Stop in any perfume shop, and you’re bound to find small bowls of coffee beans set between various fragrances. A salesperson may advise you to sniff the beans in between smelling multiple scents. It is commonly believed that the smell of coffee beans creates some sort of palate cleanser for your nose, allowing you to continue to smell fragrance after fragrance.
But why would someone need to do that? Olfactory fatigue, or olfactory habituation, is a real thing, and it deserves some attention. Essentially, the olfactory glands in your nose begin to recognize smells after a period of time (like the perfume you’ve been wearing all day), and will stop alerting you to them, making you think there’s no fragrance there. It is an example of sensory adaption; the body becomes desensitized to stimuli to prevent the overloading of the nervous system, thus allowing it to respond to new stimuli that are ‘out of the ordinary’. Do coffee beans have some magical little molecular component that resets our palate, allowing us to continue to smell things? Turns out, the answer is no! Dr. Alexis Grosofsky of Beloit College’s Department of Psychology has scientifically proven that coffee beans do nothing to cleanse or reset your olfactory palate.

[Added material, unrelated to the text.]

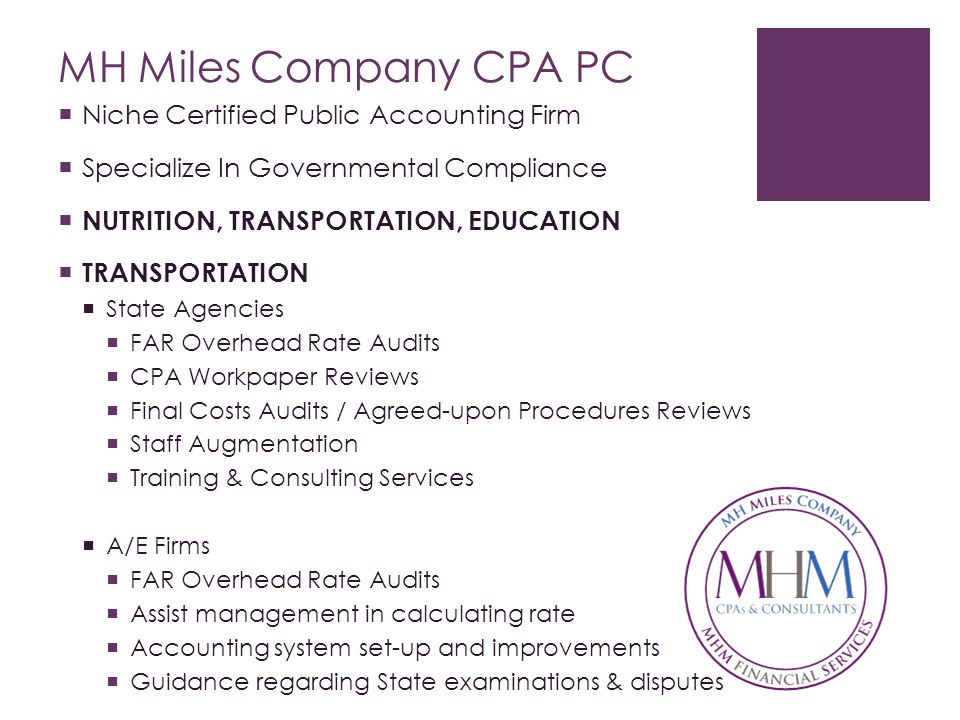 MH Miles Company CPA PC  Niche Certified Public Accounting Firm  Specialize In Governmental Compliance  NUTRITION, TRANSPORTATION, EDUCATION  TRANSPORTATION  State Agencies  FAR Overhead Rate Audits  CPA Workpaper Reviews  Final Costs Audits / Agreed-upon Procedures Reviews  Staff Augmentation  Training & Consulting Services  A/E Firms  FAR Overhead Rate Audits  Assist management in calculating rate  Accounting system set-up and improvements  Guidance regarding State examinations & disputes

Maybe you’ve always wondered why the beans were there. This myth has been around for so long that it’s nearly impossible to find a fragrance store without coffee beans! But, alas, they do not serve a purpose other than to psychologically distract you. Biologically, we could keep smelling things for hours.
So, what can we use to reset our palates when we’re feeling a bit of olfactory fatigue? The answer may surprise you. The best way to deal with olfactory fatigue is to simply smell your own skin. Perfumers will sniff the crook of their elbows when necessary. You are always performing olfactory habituation to your own smell, so it is a perfect baseline. Leave the coffee beans alone and keep sniffing.